Porém, a despeito da mudança jurisprudencial levada a efeito no TSE nas Eleições de 2022, entendo que este Tribunal deve manter a orientação então dominante e aplicada em outros casos do pleito de 2020, preservando a coerência da jurisprudência e a igualdade entre os candidatos em uma mesma eleição, em uma interpretação sistemática do art. 926 do Código de Processo Civil às vicissitudes do direito eleitoral, e ressalvando-se a possibilidade de evolução do entendimento, com adoção da nova posição da Corte Superior em pleitos posteriores a 2020.

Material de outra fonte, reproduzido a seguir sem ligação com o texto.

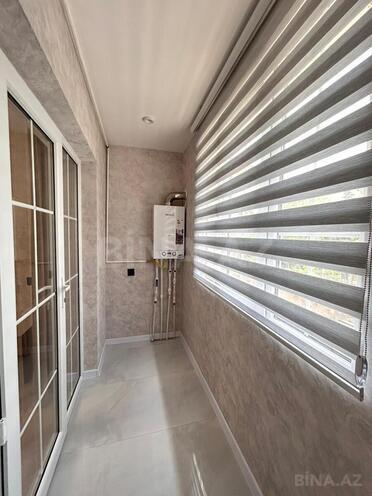 Satılır 3 otaqlı köhnə tikili 80 m², Koroğlu m., photo 15 from 16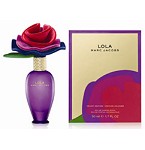 Lola Velvet perfume for Women by Marc Jacobs - 2010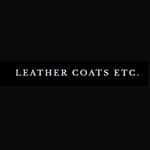 Leather Coats Etc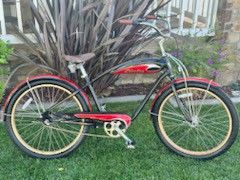 folding bike custom paint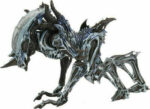 Neca Alien - Rhino Alien (Kenner Tribute Ver. 2) 25εκ.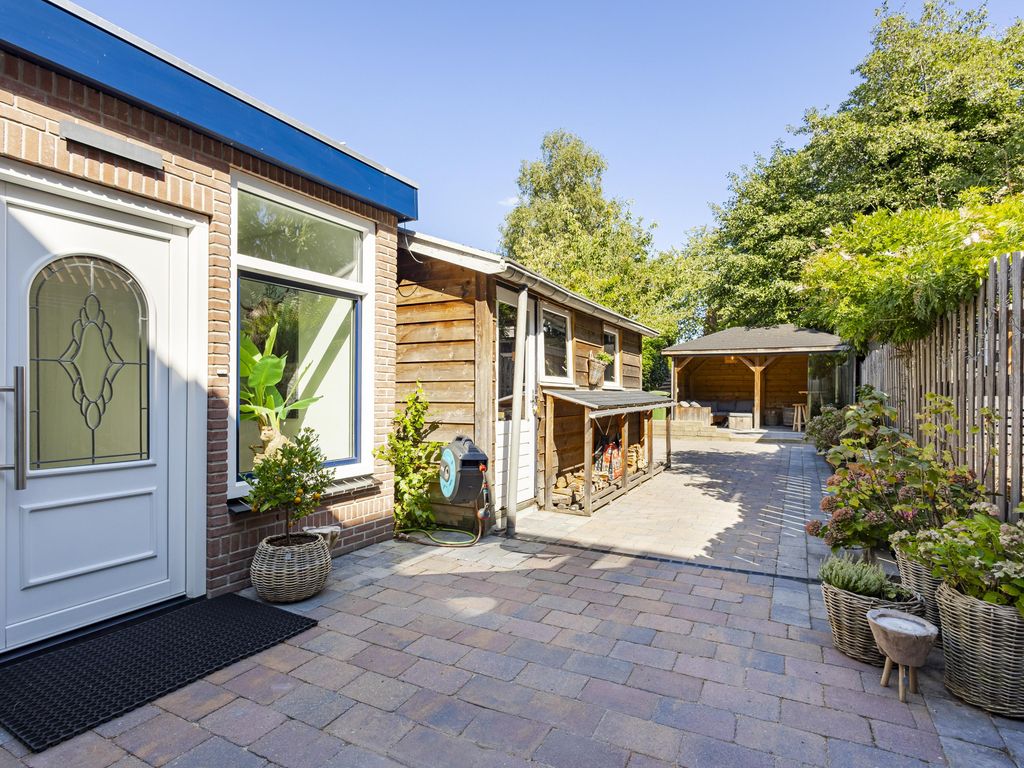 Helling 6, Hardinxveld-Giessendam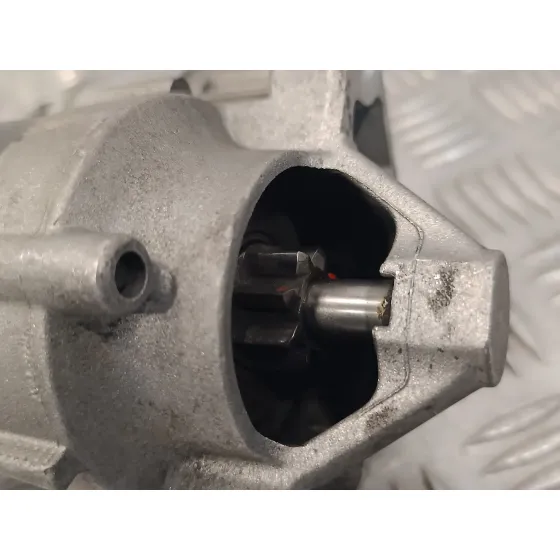 Motor Arranque para Renault Megane Ii Berlina 5P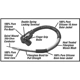 Purchase Top-Quality Ignition Wire Set by TAYLOR CABLE - 79213 pa2
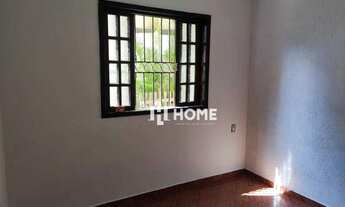 Imagem 13: Ótima Casa linear, com 3 dormitórios, sendo uma suíte, quintal, piscina, churrasqueira, pr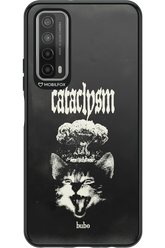 CATACLYSM - Huawei P Smart 2021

No presente caso concreto, portanto, julgo que o recurso não merece provimento, uma vez que, conforme interpretação aplicada por este Tribunal para o pleito de 2020, o pedido da multa prevista no art. 57-D, § 2º, da Lei n. 9.504/97 é aplicável somente nos casos de anonimato, hipótese não verificada nos autos, de modo que a pretensão recursal não encontra amparo legal.

Assim, deve ser mantida a sentença que julgou improcedente a representação.

 

DIANTE O EXPOSTO, VOTO para negar provimento ao recurso, nos termos da fundamentação.